Какое чудовищное невежество, и заполнить эту пропасть нет никаких шансов, думала Шри, глядя через затемненное стекло бронированного лимузина на карнавальные улицы. Иногда она мечтала о том, чтобы человечество покосила чума, сократив население до безопасного уровня. Она мечтала о девственной зеленой планете, по равнинам и лесам, морям и океанам которой будут ходить, ездить или плавать всего десять миллионов человек. Это были бы высокие сильные умные особи, которые трепетно относились бы к земле. Они создали бы единую планетарную сеть и несли бы с собой цивилизацию. Утопия, в которой все люди походили на нее саму. Климатические изменения, войны за воду и сельскохозяйственные угодья унесли миллиарды жизней, еще столько же погибло во время Переворота, но этих смертей оказалось недостаточно.

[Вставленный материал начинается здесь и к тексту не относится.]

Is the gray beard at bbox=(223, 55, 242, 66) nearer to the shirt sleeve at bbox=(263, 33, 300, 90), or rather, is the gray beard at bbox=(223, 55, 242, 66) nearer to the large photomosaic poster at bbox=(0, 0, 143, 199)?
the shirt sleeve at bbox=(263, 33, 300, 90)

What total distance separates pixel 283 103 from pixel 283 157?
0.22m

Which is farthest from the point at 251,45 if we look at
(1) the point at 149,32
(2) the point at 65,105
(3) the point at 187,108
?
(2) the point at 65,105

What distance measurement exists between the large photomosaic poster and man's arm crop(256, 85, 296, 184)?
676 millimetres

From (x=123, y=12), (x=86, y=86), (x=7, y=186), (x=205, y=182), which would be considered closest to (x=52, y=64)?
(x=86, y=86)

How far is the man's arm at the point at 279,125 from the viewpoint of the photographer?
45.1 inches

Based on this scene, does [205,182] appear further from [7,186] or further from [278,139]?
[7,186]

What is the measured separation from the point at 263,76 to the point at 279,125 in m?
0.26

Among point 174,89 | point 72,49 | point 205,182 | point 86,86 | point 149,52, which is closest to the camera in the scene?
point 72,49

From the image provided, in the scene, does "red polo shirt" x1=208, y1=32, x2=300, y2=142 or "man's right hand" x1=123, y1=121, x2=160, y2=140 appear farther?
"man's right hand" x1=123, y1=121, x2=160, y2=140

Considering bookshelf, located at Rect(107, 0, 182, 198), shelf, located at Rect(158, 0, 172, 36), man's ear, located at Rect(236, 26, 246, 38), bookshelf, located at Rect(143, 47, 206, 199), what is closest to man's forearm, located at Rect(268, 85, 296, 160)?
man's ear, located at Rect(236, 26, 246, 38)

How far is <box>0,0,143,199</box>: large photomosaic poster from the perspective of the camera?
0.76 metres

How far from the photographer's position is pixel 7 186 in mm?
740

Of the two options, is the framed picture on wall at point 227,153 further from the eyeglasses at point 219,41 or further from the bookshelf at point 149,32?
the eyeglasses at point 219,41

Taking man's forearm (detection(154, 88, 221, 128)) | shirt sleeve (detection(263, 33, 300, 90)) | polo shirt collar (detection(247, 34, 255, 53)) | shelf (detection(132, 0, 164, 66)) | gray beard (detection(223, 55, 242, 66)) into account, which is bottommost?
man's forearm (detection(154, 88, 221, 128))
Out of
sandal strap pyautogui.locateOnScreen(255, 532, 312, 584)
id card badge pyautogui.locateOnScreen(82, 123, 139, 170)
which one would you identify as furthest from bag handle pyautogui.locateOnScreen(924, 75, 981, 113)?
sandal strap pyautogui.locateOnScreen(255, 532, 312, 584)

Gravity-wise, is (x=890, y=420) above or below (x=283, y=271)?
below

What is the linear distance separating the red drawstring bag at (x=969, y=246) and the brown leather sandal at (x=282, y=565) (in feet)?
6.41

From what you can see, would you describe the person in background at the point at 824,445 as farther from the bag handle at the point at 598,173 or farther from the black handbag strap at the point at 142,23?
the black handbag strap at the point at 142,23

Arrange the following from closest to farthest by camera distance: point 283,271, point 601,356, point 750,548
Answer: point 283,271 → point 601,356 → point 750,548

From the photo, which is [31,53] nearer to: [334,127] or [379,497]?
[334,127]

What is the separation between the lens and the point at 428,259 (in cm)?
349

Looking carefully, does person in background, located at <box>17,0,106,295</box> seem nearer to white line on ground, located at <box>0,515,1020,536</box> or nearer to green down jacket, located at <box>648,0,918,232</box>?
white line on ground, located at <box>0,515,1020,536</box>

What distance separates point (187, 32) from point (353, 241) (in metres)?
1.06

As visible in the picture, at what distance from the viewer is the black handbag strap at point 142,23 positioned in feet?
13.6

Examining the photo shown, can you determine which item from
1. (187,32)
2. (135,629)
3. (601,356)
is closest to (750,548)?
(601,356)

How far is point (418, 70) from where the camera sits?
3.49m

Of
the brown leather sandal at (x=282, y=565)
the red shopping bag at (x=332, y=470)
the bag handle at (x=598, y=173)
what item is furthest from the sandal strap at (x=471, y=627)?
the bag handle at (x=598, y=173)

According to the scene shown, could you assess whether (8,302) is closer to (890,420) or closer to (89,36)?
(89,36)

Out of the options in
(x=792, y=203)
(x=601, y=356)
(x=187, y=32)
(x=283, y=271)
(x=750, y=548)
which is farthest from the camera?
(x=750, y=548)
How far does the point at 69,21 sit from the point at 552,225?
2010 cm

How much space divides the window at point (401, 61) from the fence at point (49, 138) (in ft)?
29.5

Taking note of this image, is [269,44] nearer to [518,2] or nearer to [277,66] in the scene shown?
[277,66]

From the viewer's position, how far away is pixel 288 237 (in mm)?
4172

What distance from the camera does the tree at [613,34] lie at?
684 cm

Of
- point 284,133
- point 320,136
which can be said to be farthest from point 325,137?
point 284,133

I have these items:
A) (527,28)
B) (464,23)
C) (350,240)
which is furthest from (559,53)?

В мыслях Шри пронеслись безжизненные пустые ландшафты спутников Сатурна, сады в их городах и оазисах, зеленые соборы, свидетельствующие о триумфе разума.
Женщина вдруг заметила, что движение замедлилось, образовалась пробка. По улице пронеслась раскатистая песня автомобильных клаксонов, крики недовольных водителей. С площади с диким ревом высыпала на улицу толпа. Ямиль Чо связался с кем–то по гарнитуре, а затем сообщил Шри, что возникла небольшая проблема, но ничего неразрешимого.
— Там что, митинг?
— Полагаю, мэм, это мятеж. Из–за войны.
— Мятеж?
— Людей пичкают пропагандой. Логично, что их возмущение и гнев находят выход. Они жгут чучела, распевают лозунги. Как правило, ничего серьезного. Телевидение освещает эти события так же, как и матчи по мини–футболу.
— Я не смотрю новостные каналы.
Шри вспомнила, что давным–давно сказал ей Оскар, когда однажды она пожаловалась на то, сколько людей не приносят никакой пользы миру, а просто существуют — сосуды из плоти, подчиняющиеся слепому репродуктивному зову своих генов. Ее наставник считал, что психология толпы развилась после того, как человек стал жить в больших многонаселенных городах. Хотя сборища уродливы и жестоки, они несут в себе смысл: толпа собирается вокруг раны в народной психике, подобно лейкоцитам у очага инфекции. Это своего рода предохранительные клапаны, которые дают выход разочарованию и неудовлетворенности. Таким образом люди объединяются против реального или выдуманного врага. Сборища были всегда, сказал тогда Оскар. Какую бы форму ни принимало государство, сборища оставались константой цивилизации. Властители верили, будто они всё контролируют, будто вознеслись над толпой и правят по общему согласию или божественному праву, а иной раз управляют силой, но на самом деле они становились всего–навсего слугами толпы.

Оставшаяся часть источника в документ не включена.